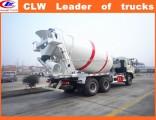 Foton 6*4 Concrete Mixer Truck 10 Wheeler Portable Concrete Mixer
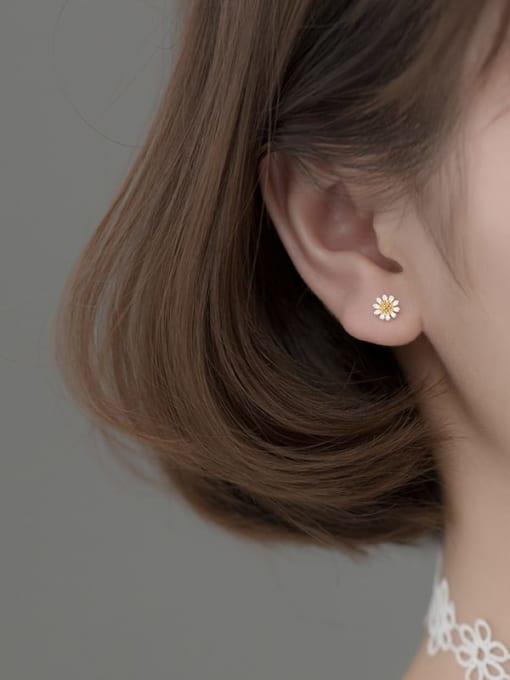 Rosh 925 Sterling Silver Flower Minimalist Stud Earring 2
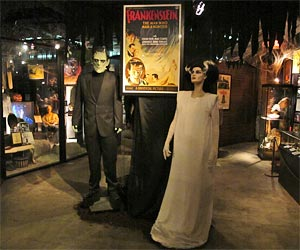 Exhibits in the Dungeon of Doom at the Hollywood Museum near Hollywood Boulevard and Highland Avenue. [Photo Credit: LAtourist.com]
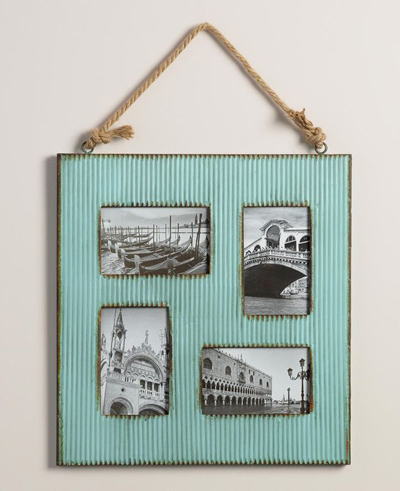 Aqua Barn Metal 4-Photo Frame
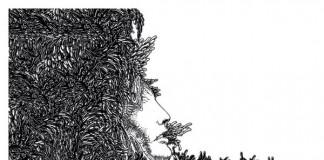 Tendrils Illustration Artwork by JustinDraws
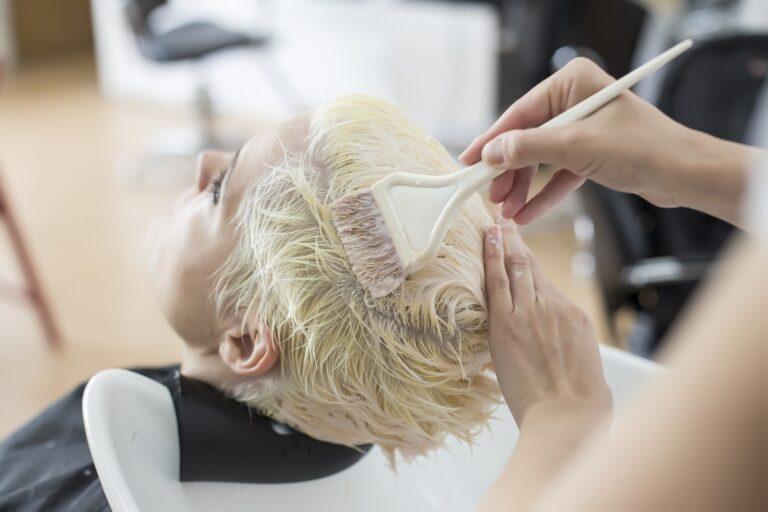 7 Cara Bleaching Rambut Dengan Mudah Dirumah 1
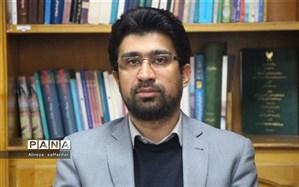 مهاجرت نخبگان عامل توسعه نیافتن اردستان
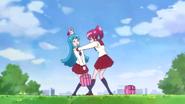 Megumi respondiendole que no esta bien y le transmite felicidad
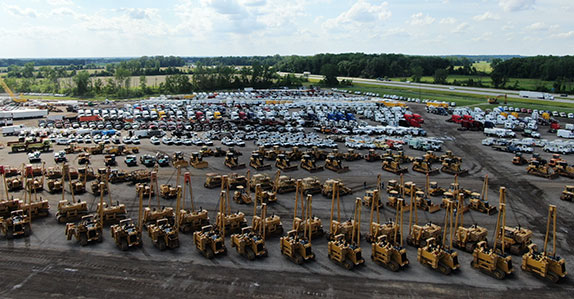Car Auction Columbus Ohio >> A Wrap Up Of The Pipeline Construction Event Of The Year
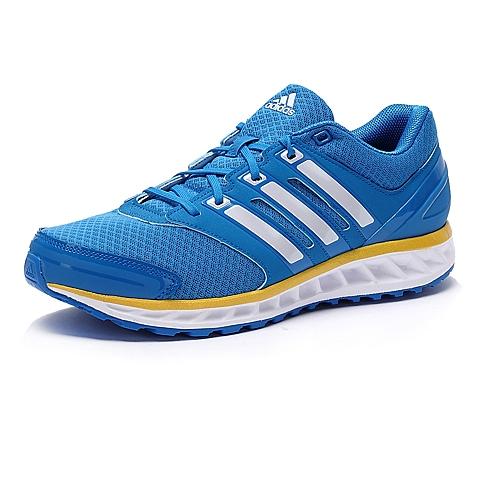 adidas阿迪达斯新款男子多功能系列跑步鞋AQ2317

...

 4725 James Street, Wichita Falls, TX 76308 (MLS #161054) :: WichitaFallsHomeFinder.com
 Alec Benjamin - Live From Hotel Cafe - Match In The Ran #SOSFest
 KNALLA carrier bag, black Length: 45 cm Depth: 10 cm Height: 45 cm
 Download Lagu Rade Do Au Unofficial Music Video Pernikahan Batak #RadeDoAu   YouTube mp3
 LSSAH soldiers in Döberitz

__Action item__: Repeat exactly the lines of the listing above, from the one with "4725 James Street, Wichita" down to the one with "LSSAH soldiers in Döberitz"; both of those lines belong in the range.

__Output below__:
 4725 James Street, Wichita Falls, TX 76308 (MLS #161054) :: WichitaFallsHomeFinder.com
 Alec Benjamin - Live From Hotel Cafe - Match In The Ran #SOSFest
 KNALLA carrier bag, black Length: 45 cm Depth: 10 cm Height: 45 cm
 Download Lagu Rade Do Au Unofficial Music Video Pernikahan Batak #RadeDoAu   YouTube mp3
 LSSAH soldiers in Döberitz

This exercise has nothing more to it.